『牟田口廉也 「愚将」はいかにして生み出されたのか』(広中一成著、星海社新書=136)
牟田口の基本スペックは高い。それは、恐らく軍務官僚としてである。だが、軍内の政治バランスにより、現場に投入された。彼の軍人としての世界観は、武士道の「葉隠」であり、それに基づく「熊幼精神」であった。精神は大事だけど、精神でどんな困難も乗り越えられる、的な。現場で精神主義が全てに優先したら悲惨である。これへの反省こそが戦後日本の復興を下支えしたのだが、近年のブラック企業問題を見ると変にぶり返しているようだ。というのはともかく。
牟田口を「愚将」たらしめたのは、牟田口の資質だけではない。山本七平の言う「空気」「忖度」も重要な要素であった。インパール作戦に反対する人のほうが実は多かった。

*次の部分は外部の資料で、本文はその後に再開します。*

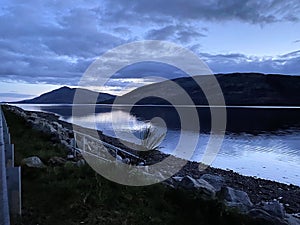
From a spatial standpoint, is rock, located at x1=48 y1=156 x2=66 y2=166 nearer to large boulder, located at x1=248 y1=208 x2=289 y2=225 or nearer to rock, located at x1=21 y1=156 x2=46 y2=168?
rock, located at x1=21 y1=156 x2=46 y2=168

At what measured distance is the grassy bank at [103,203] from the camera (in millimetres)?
5328

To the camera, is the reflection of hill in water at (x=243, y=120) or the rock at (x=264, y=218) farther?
the reflection of hill in water at (x=243, y=120)

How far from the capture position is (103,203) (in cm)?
582

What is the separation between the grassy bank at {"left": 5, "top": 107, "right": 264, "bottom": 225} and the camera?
533cm

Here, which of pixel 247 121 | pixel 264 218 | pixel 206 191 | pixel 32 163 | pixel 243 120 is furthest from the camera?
pixel 243 120

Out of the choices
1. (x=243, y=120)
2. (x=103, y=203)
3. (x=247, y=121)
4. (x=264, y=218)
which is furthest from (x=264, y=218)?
(x=243, y=120)

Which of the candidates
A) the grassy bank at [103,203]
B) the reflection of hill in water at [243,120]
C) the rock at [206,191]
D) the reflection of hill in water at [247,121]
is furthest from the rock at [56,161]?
the reflection of hill in water at [247,121]

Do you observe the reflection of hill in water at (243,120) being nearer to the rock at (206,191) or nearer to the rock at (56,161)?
the rock at (206,191)

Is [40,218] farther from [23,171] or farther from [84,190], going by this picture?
[23,171]

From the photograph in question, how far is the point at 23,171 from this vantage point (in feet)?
24.3

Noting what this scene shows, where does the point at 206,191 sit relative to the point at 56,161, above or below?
below

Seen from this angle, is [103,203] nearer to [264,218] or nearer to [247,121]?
[264,218]

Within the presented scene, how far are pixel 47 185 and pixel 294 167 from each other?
22.6 meters

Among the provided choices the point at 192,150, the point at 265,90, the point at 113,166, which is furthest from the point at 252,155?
the point at 265,90
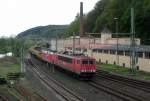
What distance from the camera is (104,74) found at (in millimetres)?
56031

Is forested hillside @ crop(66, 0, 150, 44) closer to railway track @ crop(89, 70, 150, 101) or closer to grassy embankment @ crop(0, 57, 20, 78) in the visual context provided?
grassy embankment @ crop(0, 57, 20, 78)

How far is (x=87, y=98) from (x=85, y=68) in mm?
13050

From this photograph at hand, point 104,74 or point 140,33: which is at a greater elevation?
point 140,33

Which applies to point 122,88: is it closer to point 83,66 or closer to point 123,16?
point 83,66

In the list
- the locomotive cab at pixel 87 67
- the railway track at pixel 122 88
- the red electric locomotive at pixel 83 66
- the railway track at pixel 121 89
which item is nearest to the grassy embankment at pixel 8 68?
the red electric locomotive at pixel 83 66

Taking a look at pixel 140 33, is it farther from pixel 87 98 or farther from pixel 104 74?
pixel 87 98

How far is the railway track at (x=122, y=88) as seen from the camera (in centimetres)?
3375

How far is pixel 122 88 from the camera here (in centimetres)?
4047

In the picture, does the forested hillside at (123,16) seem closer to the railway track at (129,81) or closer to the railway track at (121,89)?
the railway track at (129,81)

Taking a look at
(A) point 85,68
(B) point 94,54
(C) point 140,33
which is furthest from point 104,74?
(C) point 140,33

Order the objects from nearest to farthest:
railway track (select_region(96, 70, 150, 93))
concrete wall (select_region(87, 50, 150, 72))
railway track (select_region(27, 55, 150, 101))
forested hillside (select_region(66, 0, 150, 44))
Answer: railway track (select_region(27, 55, 150, 101)) → railway track (select_region(96, 70, 150, 93)) → concrete wall (select_region(87, 50, 150, 72)) → forested hillside (select_region(66, 0, 150, 44))

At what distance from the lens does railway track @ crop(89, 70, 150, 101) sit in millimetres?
33750

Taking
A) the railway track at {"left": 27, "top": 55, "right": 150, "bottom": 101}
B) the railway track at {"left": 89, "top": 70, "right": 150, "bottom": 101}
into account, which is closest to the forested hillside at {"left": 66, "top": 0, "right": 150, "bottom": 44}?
the railway track at {"left": 89, "top": 70, "right": 150, "bottom": 101}

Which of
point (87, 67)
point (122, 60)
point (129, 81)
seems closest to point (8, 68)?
point (122, 60)
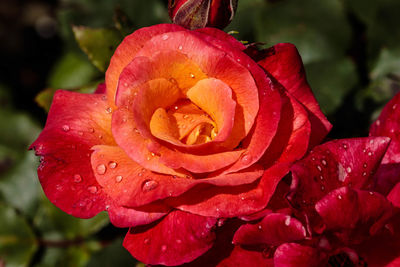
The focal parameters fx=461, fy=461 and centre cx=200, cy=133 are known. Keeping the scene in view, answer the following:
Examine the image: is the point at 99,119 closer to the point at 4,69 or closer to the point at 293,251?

だが、上官河辺は牟田口の情熱にほだされたし、世界史に詳しい知人は「東條がインドのチャンドラ・ボースの演説に感激し、インパールに最終的に加担した」という東條のロマンティシズムを挙げたし。要は、日本の情に流されるシステム、人間関係に左右される組織の人事が牟田口を「愚将」にしてしまったのだ。